LatAm Daily News Roundup: May 7th

Find out what's been happening in Latin America with our latest news update.

Posté le Thursday, May 7th 2020
LatAm Daily News Roundup: May 7th

Brazil’s daily death toll from Covid-19 hit an all-time high on May 6th, with 615 fatalities. The country now ranks sixth in the world in the number of deaths from the virus, with 8,536 deaths, according to Johns Hopkins University. Comparisons are difficult, however, given the lower number of tests in the country compared with others. Health Minister Nelson Teich was quoted by local media as saying that the number of deaths is not falling. “We see that we are not entering a falling trend,” he said. Brazil’s neighbors Argentina and Paraguay have expressed concern at the rising number of deaths across the border, with the death toll and number of cases significantly lower in both those countries.
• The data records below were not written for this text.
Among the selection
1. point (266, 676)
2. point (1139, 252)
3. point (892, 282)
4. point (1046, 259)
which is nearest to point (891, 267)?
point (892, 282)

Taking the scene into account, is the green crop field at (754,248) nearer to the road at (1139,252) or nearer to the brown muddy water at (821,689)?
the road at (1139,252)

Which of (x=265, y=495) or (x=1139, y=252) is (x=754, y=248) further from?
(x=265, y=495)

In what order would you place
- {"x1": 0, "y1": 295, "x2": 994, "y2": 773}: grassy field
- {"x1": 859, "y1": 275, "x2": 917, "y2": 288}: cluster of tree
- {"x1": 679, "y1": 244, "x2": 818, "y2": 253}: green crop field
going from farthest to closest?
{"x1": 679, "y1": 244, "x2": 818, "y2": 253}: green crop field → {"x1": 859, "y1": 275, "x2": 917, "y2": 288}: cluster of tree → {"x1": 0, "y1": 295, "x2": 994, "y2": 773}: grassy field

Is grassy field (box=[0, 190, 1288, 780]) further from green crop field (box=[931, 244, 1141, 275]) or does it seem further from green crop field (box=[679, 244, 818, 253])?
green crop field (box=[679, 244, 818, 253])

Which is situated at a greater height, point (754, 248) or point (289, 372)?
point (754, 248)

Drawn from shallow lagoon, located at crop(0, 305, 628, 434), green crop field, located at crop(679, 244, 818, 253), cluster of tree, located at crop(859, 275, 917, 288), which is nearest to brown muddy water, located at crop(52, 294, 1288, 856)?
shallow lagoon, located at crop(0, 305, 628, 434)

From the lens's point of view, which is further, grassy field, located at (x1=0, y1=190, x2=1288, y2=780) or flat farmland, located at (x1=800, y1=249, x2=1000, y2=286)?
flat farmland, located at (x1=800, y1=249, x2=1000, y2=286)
Venezuelan President Nicolás Maduro has shown media a contract purported to be a contract signed by opposition leader Juan Guaidó and Miami-based private security contractor Silvercorp that sets out to a plan to kidnap the Venezuelan president. On of Guaidó’s advisor, Juan Rendon, whose signature also appears on the document, told CNN that he signed an “exploratory agreement” with Silvercorp but that it was never completed. One of the US former military servicemen who was involved in the incursion on May 3rd, when armed men entered Venezuela by speedboat but were intercepted by the Venezuelan military, Luke Denman, told local media outlet Telesur that the plan had been to capture Maduro and take him to the US. The US government has denied any involvement in the plan.
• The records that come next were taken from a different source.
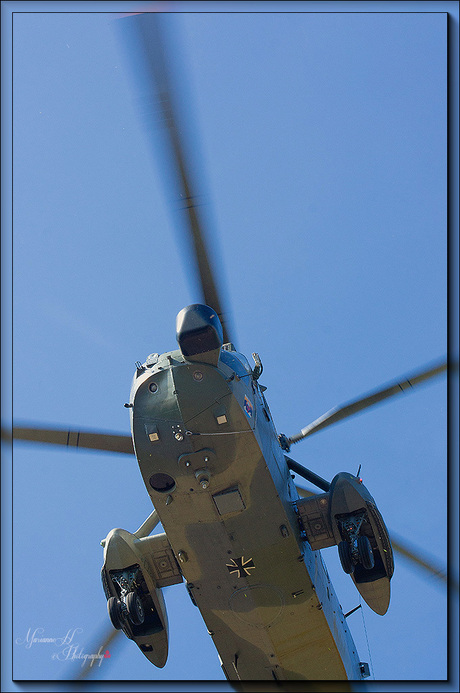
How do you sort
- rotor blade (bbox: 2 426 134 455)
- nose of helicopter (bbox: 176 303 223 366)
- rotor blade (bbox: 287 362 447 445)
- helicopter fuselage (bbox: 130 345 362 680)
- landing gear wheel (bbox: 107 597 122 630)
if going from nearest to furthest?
nose of helicopter (bbox: 176 303 223 366) → helicopter fuselage (bbox: 130 345 362 680) → rotor blade (bbox: 2 426 134 455) → landing gear wheel (bbox: 107 597 122 630) → rotor blade (bbox: 287 362 447 445)

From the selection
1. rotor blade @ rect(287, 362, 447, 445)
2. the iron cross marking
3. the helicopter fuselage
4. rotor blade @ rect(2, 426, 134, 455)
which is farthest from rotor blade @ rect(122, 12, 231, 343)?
the iron cross marking

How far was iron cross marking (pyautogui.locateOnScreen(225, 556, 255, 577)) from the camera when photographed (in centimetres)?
969

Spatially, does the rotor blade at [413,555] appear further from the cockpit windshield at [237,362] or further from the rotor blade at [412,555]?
the cockpit windshield at [237,362]

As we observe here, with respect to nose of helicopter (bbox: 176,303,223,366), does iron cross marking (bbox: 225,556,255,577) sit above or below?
below

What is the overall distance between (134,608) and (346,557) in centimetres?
304

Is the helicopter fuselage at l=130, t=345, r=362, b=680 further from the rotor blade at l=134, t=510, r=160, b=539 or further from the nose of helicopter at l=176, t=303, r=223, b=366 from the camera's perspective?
the rotor blade at l=134, t=510, r=160, b=539

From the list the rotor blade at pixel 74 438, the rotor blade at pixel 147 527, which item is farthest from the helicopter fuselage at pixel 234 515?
the rotor blade at pixel 147 527

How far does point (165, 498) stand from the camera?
926 centimetres

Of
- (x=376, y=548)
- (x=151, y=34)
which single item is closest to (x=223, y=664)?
(x=376, y=548)

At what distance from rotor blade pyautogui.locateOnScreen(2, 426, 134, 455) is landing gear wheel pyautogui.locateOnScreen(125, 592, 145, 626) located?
80.0 inches

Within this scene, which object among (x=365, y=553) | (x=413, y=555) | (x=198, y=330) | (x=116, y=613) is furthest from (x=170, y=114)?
(x=413, y=555)

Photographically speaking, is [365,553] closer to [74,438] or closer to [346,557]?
[346,557]

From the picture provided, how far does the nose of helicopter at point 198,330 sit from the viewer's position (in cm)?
854

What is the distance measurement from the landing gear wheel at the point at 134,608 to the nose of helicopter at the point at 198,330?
3630 mm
The Argentine city of Mar de Plata has announced a pilot plan to reopen small retail outlets and restaurants offering takeaway service for 48 hours over the coming weekend, although shopping malls will remain closed. Located in Buenos Aires Province, Mar de Plata is the country’s seventh-largest city with a population of around 700,000, and has recorded two deaths from Covid-19 and 17 confirmed cases. The head of the municipality of General Pueyrredón, of which the city is part, Guillermo Montenegro, said he was calling on citizens to be responsible during this first phase of reopening, but that “the quarantine continues”.
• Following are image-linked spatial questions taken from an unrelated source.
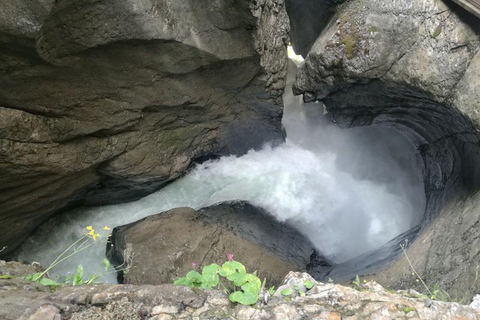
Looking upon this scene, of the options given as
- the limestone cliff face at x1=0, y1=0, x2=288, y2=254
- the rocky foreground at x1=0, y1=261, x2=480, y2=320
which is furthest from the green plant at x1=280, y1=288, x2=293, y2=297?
the limestone cliff face at x1=0, y1=0, x2=288, y2=254

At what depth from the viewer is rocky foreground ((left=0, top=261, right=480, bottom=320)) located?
2.02m

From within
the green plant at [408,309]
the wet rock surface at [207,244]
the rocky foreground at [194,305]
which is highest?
the green plant at [408,309]

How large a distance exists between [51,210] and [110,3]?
3214 mm

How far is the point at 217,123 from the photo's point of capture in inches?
237

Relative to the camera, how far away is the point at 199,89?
200 inches

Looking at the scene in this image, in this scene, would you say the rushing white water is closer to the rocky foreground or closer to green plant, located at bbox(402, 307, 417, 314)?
the rocky foreground

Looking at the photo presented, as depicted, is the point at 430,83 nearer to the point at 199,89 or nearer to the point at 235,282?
the point at 199,89

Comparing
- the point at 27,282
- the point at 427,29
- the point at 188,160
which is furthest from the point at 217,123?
the point at 27,282

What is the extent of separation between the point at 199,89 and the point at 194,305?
3461 millimetres

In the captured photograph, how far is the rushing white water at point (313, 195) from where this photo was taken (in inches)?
238

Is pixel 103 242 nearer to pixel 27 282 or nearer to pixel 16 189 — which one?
pixel 16 189

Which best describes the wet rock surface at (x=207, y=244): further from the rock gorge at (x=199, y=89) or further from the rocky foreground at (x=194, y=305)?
the rocky foreground at (x=194, y=305)

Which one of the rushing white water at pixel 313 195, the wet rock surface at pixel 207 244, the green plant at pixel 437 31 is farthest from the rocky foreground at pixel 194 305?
the rushing white water at pixel 313 195

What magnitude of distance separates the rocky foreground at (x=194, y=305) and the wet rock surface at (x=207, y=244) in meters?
2.73
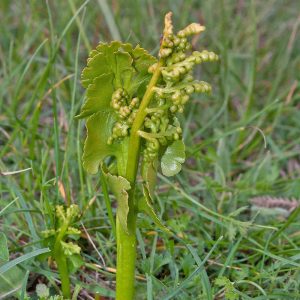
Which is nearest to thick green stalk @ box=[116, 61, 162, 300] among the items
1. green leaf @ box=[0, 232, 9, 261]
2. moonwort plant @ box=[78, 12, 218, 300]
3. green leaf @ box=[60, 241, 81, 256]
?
moonwort plant @ box=[78, 12, 218, 300]

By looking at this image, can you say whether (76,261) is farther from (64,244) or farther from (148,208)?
(148,208)

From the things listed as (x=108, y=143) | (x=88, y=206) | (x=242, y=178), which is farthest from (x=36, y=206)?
(x=242, y=178)

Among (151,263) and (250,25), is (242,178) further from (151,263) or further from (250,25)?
(250,25)

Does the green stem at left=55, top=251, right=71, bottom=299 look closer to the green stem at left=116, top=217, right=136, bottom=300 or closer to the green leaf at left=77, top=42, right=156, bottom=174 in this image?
the green stem at left=116, top=217, right=136, bottom=300

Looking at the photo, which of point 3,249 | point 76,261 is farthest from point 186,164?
point 3,249

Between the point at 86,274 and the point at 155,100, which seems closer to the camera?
the point at 155,100
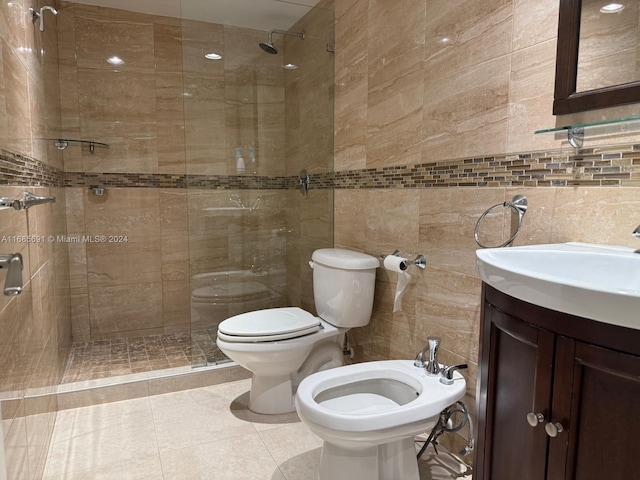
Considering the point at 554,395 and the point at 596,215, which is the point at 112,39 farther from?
the point at 554,395

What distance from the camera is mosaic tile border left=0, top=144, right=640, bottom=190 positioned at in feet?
4.10

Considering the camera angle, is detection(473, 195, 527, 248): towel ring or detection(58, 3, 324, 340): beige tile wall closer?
→ detection(473, 195, 527, 248): towel ring

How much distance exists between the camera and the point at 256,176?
8.96 ft

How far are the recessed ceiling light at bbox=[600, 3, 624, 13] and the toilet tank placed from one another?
1354mm

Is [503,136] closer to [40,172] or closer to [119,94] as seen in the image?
[40,172]

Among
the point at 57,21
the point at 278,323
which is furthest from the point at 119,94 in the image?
the point at 278,323

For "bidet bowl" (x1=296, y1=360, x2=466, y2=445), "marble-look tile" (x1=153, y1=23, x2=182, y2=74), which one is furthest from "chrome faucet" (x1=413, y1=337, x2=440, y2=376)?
"marble-look tile" (x1=153, y1=23, x2=182, y2=74)

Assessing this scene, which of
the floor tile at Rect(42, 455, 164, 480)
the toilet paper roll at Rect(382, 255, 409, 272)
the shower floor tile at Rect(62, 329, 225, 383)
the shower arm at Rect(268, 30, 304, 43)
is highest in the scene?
the shower arm at Rect(268, 30, 304, 43)

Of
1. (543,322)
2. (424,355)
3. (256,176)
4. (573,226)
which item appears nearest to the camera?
(543,322)

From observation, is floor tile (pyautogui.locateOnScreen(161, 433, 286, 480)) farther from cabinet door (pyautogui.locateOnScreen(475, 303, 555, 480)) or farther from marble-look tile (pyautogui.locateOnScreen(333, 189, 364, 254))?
marble-look tile (pyautogui.locateOnScreen(333, 189, 364, 254))

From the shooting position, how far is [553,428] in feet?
2.95

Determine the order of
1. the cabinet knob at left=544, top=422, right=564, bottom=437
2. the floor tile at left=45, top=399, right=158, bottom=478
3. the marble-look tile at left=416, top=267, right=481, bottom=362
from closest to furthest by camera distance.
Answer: the cabinet knob at left=544, top=422, right=564, bottom=437 → the marble-look tile at left=416, top=267, right=481, bottom=362 → the floor tile at left=45, top=399, right=158, bottom=478

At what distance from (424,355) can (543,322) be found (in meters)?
0.84

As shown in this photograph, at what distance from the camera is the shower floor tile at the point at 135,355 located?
258cm
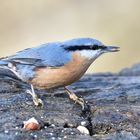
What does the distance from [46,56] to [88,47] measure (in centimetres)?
37

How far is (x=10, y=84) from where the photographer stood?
504 centimetres

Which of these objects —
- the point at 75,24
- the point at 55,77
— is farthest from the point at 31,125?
the point at 75,24

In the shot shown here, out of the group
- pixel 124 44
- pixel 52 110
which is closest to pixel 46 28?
pixel 124 44

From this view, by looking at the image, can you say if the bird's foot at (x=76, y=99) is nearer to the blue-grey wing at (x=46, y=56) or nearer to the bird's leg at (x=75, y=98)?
the bird's leg at (x=75, y=98)

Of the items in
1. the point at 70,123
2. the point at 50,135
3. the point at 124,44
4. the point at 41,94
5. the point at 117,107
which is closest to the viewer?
the point at 50,135

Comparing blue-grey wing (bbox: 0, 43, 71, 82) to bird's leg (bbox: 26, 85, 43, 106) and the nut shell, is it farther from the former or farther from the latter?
the nut shell

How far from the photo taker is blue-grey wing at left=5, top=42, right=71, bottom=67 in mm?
4598

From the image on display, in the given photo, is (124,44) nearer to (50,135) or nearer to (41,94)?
(41,94)

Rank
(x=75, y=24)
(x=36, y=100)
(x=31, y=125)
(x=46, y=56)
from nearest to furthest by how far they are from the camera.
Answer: (x=31, y=125) → (x=36, y=100) → (x=46, y=56) → (x=75, y=24)

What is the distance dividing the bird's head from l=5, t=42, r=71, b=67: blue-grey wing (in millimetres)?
84

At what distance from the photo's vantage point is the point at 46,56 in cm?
464

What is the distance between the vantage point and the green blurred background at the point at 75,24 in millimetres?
10031

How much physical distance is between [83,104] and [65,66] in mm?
348

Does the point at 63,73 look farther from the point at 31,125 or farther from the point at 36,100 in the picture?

Chile is expecting to see a copper glut in 2020, of between 200,000 and 300,000 tons as a result of the Covid-19 pandemic, and which will have an impact on prices amid weak global demand for the metal. The country is the world’s largest copper producer. The CEO of mining company Antofagasta, Iván Arriagada, told local media that the company is also expecting to intermittently halt production during the year to offset the depressed demand. Antofagasta has already cut back its spending plans for the year and other copper producers have also considered cutting production, according to local media.

Mexico’s President Andrés Manuel López Obrador has announced that small businesses and schools could reopen on May 17th in municipalities where there are no confirmed cases of Covid-19, and which are not adjacent to municipalities with confirmed cases. López Obrador said there are “a number” of municipalities where that is the case. He spoke of a proposed ‘traffic light’ scheme, under which a municipality’s level of impact could be gauged, with a gradual reopening of businesses and schools in the least affected municipalities. He said that businesses that could reopen could include the automotive and other export-oriented sectors, and the construction industry.

Peru’s Congress has accepted the resignation of Vice President Mercedes Araoz, who had tended her resignation in October after being named acting president by Congress following President Martín Vizcarra’s dissolution of the legislature, a decision that Araoz had opposed. Araoz had acted as prime minister for six months between 2017-18 in the government of then President Pedro Pablo Kuczynski, who resigned in March 2018 amid a corruption scandal, and was replaced by Vizcarra. The vice presidency position now remains vacant.